The UGA Faculty Admission Committee has recommended that the school create an office of diversity recruitment and hire an image consultant to address the school's reputation among members of the black community, as well as to reinstate race and ethnicity as factors in admission consideration. However, UGA's president, Michael Adams, has been warned by the Atlanta-based Southeastern Legal Foundation (SLF) that reinstating the use of racial preferences in the admissions process could create "a grave constitutional risk" for the school.

The SLF was involved in the 2003 University of Michigan affirmative action cases (Gratz v. Bollinger and Grutter v. Bollinger), as well as the successful 2002 federal lawsuit against UGA's race-based admissions policy. In that case, an 11th Circuit Court of Appeals three-judge panel unanimously struck down the Georgia university's admission program.

As SLF executive director Shannon Goessling notes, the courts have made it clear in these previous cases involving racial preferences in university admissions that such preferences are dangerous. She says even though the Supreme Court's Grutter decision allowed for narrowly prescribed uses of race in college admissions, Justice Sandra Day O'Connor made it clear in that case that universities have to walk a fine line when it comes to using racial preferences.

Goessling contends that these earlier court decisions have clearly communicated to university officials that using such race-based tools as quotas or quota-like programs is dangerous. "That's why Georgia Attorney General Thurbert Baker's office made it clear that UGA was playing with fire when the committee recommended reinstating racial and ethnic considerations," she says.

Todd Young of the SLF agrees that UGA's newly proposed admissions policy is dangerous, and he believes it may well prove to be illegal. "We will be reviewing the University of Georgia's new program, and we'll make that determination.
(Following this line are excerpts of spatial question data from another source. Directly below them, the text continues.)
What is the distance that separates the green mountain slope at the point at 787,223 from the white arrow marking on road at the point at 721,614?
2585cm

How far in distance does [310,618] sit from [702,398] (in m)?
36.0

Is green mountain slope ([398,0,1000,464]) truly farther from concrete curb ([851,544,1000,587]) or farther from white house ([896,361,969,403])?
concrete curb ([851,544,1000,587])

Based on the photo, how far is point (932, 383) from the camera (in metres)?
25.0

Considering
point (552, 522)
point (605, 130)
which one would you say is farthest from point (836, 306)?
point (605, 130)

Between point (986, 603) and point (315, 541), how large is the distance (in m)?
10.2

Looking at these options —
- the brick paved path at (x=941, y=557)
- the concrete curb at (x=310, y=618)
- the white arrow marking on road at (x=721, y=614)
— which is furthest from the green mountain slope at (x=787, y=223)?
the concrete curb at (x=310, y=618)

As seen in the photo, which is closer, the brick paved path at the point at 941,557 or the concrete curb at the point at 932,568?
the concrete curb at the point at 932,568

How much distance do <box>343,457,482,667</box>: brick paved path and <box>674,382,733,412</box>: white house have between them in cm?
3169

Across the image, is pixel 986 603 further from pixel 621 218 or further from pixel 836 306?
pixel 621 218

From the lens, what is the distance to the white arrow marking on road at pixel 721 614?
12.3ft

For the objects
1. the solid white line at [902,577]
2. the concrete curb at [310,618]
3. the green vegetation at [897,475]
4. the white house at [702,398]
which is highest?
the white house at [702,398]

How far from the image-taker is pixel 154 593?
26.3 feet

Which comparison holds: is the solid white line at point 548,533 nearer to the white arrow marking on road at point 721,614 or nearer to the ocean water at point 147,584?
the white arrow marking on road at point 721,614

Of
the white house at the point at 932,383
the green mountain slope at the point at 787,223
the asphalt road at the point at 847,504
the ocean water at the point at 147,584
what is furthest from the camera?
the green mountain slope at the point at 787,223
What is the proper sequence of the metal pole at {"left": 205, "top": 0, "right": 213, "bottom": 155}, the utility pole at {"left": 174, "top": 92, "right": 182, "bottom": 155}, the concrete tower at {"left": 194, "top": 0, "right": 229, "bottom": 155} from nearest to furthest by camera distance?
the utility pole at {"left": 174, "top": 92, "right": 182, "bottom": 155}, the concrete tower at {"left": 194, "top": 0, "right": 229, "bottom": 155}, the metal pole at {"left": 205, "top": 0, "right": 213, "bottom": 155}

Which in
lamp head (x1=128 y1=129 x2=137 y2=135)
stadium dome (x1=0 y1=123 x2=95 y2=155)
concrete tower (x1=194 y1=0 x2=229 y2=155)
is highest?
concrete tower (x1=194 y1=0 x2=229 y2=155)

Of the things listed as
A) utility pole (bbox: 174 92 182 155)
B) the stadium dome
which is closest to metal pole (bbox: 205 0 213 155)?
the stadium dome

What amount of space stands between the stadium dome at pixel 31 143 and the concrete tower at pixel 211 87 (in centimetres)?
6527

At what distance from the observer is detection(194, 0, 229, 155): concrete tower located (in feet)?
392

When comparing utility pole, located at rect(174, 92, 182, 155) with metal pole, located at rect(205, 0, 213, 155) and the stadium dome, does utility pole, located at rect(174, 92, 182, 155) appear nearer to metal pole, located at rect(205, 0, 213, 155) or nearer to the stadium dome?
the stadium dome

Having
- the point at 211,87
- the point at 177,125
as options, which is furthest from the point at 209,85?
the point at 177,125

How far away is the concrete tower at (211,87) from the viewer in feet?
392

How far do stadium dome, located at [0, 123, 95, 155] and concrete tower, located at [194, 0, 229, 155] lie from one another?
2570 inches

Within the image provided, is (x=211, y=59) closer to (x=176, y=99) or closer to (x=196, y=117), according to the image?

It's going to be a very, very close call," Young says, "and the context in which race can be used is extremely limited. Anything outside that box created by the Constitution and the civil rights laws will be looked at very, very carefully, and we may wind up in court."

The SLF spokesman feels the method the university is planning to implement in order to recruit more black students could easily draw a discrimination lawsuit against the school. He feels the system UGA is implementing may be of the sort designed by what he calls "some of the more sort of pointy-headed liberal types."

Young says he makes this observation "with all due respect to academics out there," but he feels that "this is really the last bastion, the last environment in which this type of special preference is accepted." In fact, he notes that since a landmark U.S. Supreme Court case in 1989, policy has been in place requiring that government programs for contracting, hiring and employment be "race neutral."

According to Goessling, the SLF will be reviewing any new admissions program adopted by UGA that grants special preference or consideration for non-merit-based admissions. If the organization finds the university's new policies to be in violation of the constitution, she says the SLF may take legal action against the school.